# [TASK BRIEF]
In the tinyrl types reference, which field of a Step records whether the episode ended?

# [SOURCE TEXT]

■ ■ ■ ■

Types

Data classes used throughout tinyrl.

PolicyOutput

Structured return type for policy functions.

from tinyrl import PolicyOutput

# just an action
PolicyOutput(action=2)

# with training info
PolicyOutput(action=2, logprob=-0.3, entropy=1.2)

Field	Type	Default	Description
`action`	`int \\| np.ndarray`	required	The action to take
`logprob`	`float \\| None`	`None`	Log-probability of the action
`entropy`	`float \\| None`	`None`	Entropy of the policy distribution

Step

A single environment transition, stored in trajectories.

Field	Type	Default	Description
`obs`	`np.ndarray`	required	Observation before the action
`action`	`int \\| np.ndarray`	required	Action taken
`reward`	`float`	required	Reward received
`next_obs`	`np.ndarray`	required	Observation after the action
`done`	`bool`	required	Whether the episode ended
`logprob`	`float \\| None`	`None`	Log-probability (if policy provided it)
`entropy`	`float \\| None`	`None`	Entropy (if policy provided it)

Trajectory

A full episode trajectory. Supports indexing, iteration, and batched property access.

result = runner.run_episode(policy, return_trajectory=True)
traj = result.trajectory

traj[0]            # first Step
len(traj)          # number of steps
for step in traj:  # iterate
    ...

Batched properties

Property	Shape	Description
`traj.obs`	`(length, state_dim)`	All observations
`traj.actions`	`(length,)` or `(length, action_dim)`	All actions
`traj.rewards`	`(length,)`	All rewards
`traj.logprobs`	`(length,)` or `None`	All log-probs (if provided)
`traj.entropies`	`(length,)` or `None`	All entropies (if provided)

EpisodeResult

Return type for Runner.run_episode().

Field	Type	Description
`reward`	`float`	Total episode reward
`steps`	`int`	Number of steps taken
`trajectory`	`Trajectory \\| None`	Full trajectory (if `return_trajectory=True`)

■ ■ ■ ■

# [INFORMATION PROVIDED]
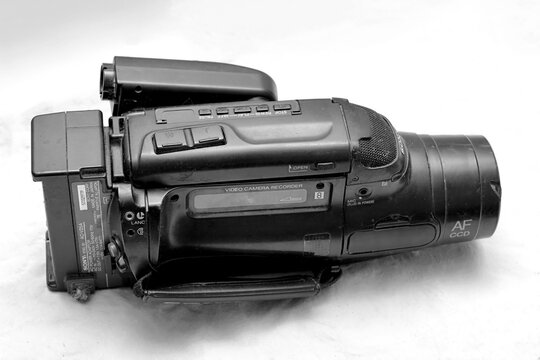 Black, vintage Sony video camera recorder with control buttons, lens, and hand strap, lying on a white surface, showcasing retro technology - October 22, 2020, Saint Petersburg, Russia.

■ ■ ■ ■

# [FINISHED TASK]
The `done` field, a `bool`.